Spatial reasoning records:
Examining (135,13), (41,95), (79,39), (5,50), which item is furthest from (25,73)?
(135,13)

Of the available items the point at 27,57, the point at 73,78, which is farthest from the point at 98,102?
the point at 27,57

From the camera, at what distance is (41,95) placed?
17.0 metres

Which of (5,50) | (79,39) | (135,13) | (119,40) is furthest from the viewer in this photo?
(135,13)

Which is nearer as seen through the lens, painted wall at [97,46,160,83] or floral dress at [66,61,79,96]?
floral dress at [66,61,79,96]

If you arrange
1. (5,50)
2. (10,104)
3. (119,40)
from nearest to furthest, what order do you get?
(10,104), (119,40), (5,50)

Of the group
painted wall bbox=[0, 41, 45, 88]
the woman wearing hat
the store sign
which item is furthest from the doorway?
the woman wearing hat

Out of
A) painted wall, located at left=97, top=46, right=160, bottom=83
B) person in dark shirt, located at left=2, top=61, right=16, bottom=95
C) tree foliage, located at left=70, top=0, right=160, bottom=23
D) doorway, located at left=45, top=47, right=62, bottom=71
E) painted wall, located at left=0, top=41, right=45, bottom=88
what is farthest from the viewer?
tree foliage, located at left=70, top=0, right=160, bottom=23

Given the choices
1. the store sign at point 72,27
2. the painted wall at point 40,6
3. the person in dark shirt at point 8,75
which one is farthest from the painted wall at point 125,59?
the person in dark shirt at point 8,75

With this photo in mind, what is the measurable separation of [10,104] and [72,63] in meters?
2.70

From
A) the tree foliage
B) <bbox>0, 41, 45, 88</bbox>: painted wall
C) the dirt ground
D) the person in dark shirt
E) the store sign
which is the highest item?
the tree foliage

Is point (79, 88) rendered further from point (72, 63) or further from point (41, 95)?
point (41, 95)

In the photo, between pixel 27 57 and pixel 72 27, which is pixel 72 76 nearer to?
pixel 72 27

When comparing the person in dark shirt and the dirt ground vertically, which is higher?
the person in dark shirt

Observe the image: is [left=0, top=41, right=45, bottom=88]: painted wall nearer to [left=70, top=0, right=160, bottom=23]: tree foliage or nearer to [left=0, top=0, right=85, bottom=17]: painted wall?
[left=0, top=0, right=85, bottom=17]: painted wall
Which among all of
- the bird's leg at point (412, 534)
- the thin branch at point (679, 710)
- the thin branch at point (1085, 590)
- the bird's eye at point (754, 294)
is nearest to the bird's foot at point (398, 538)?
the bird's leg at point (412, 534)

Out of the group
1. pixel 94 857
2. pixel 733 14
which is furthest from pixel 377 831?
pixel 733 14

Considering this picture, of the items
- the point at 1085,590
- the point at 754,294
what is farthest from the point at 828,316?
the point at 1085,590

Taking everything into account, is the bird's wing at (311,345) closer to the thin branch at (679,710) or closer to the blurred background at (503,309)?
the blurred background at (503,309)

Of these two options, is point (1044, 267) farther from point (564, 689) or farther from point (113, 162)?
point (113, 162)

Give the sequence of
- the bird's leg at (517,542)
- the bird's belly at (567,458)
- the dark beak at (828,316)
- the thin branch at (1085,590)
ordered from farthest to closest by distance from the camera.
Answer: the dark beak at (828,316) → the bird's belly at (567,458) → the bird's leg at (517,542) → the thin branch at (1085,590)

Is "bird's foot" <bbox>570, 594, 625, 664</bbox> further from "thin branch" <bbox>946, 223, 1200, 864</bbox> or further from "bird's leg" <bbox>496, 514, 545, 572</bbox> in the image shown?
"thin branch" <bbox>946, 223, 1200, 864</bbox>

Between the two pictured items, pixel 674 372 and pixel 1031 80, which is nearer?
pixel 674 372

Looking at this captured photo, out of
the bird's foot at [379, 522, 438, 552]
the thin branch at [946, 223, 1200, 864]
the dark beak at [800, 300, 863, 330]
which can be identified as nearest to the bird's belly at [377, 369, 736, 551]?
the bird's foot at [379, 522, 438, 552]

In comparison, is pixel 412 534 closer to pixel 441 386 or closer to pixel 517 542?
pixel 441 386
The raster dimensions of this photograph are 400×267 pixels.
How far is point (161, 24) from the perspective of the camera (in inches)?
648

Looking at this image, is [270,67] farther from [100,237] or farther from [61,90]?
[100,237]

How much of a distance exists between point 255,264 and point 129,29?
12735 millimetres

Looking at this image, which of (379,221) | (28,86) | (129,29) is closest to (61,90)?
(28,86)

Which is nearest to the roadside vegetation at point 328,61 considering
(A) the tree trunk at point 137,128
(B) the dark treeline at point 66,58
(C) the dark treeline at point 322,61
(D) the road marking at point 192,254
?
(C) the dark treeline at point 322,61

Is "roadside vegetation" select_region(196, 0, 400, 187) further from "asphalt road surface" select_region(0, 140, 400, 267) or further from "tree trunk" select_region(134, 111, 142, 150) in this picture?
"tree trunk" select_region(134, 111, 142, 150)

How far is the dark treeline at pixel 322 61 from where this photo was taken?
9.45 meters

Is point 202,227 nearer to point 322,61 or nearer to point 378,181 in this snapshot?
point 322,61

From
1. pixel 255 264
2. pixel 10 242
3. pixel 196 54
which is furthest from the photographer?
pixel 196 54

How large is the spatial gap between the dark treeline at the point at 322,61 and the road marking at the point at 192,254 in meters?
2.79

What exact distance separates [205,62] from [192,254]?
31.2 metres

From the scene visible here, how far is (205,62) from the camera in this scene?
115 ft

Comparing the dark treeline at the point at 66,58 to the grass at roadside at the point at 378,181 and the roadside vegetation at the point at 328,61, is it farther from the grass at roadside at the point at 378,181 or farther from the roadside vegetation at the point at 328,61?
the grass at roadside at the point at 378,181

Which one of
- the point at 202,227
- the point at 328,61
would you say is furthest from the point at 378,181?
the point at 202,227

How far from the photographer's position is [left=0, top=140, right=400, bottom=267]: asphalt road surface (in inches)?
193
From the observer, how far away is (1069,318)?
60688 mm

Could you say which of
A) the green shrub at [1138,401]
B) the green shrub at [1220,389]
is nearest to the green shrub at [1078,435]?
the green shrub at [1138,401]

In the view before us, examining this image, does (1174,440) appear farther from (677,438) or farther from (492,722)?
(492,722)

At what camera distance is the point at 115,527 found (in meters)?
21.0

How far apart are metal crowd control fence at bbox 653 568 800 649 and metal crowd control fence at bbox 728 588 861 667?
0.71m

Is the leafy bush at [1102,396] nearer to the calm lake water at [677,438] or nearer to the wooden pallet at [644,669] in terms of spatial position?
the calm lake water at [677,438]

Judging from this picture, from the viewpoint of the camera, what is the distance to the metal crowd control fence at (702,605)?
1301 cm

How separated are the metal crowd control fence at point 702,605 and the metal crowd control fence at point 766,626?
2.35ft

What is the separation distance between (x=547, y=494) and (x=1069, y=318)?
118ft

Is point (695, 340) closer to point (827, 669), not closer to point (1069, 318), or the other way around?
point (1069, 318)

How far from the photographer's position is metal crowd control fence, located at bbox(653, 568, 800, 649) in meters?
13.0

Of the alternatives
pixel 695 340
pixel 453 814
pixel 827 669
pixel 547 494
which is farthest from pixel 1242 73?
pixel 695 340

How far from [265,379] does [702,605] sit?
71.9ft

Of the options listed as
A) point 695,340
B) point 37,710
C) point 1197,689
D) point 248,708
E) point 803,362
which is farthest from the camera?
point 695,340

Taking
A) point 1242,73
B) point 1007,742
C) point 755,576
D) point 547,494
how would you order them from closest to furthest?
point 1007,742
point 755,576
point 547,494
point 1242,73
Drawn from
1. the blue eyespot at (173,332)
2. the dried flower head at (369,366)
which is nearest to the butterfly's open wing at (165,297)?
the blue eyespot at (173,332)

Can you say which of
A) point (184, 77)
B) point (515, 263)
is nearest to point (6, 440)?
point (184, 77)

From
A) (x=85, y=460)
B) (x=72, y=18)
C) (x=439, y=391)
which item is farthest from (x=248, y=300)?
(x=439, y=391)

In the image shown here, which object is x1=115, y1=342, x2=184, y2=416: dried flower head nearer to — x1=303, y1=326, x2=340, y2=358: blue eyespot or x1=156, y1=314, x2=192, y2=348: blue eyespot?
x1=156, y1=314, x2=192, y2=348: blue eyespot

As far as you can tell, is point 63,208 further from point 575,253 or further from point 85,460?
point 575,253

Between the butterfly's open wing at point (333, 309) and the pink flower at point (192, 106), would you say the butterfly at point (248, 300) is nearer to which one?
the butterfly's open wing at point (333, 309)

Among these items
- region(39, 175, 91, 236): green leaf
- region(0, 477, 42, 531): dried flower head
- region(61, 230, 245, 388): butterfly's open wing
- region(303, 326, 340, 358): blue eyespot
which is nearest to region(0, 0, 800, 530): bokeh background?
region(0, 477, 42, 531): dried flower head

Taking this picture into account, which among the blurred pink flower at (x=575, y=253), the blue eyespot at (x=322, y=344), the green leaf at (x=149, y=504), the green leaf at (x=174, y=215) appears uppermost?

WHAT THE TASK ASKS
Convert the stretch of records from the line that contains "Which among all of" through the line that contains "Answer: the dark", both included, into a numbered list, leaving out the blank lines.

EXERCISE RESPONSE
1. Which among all of
2. - the bird's leg at point (412, 534)
3. - the thin branch at point (679, 710)
4. - the thin branch at point (1085, 590)
5. - the bird's eye at point (754, 294)
6. is nearest to the bird's foot at point (398, 538)?
7. the bird's leg at point (412, 534)
8. Out of the group
9. 1. pixel 94 857
10. 2. pixel 733 14
11. which is furthest from pixel 377 831?
12. pixel 733 14
13. Considering this picture, of the items
14. - the point at 1085,590
15. - the point at 754,294
16. what is farthest from the point at 828,316?
17. the point at 1085,590
18. Taking everything into account, is the bird's wing at (311,345) closer to the thin branch at (679,710) or closer to the blurred background at (503,309)?
19. the blurred background at (503,309)
20. Of these two options, is point (1044, 267) farther from point (564, 689) or farther from point (113, 162)?
21. point (113, 162)
22. Give the sequence of
23. - the bird's leg at (517,542)
24. - the bird's belly at (567,458)
25. - the dark beak at (828,316)
26. - the thin branch at (1085,590)
27. ordered from farthest to closest by distance from the camera.
28. Answer: the dark beak at (828,316) → the bird's belly at (567,458) → the bird's leg at (517,542) → the thin branch at (1085,590)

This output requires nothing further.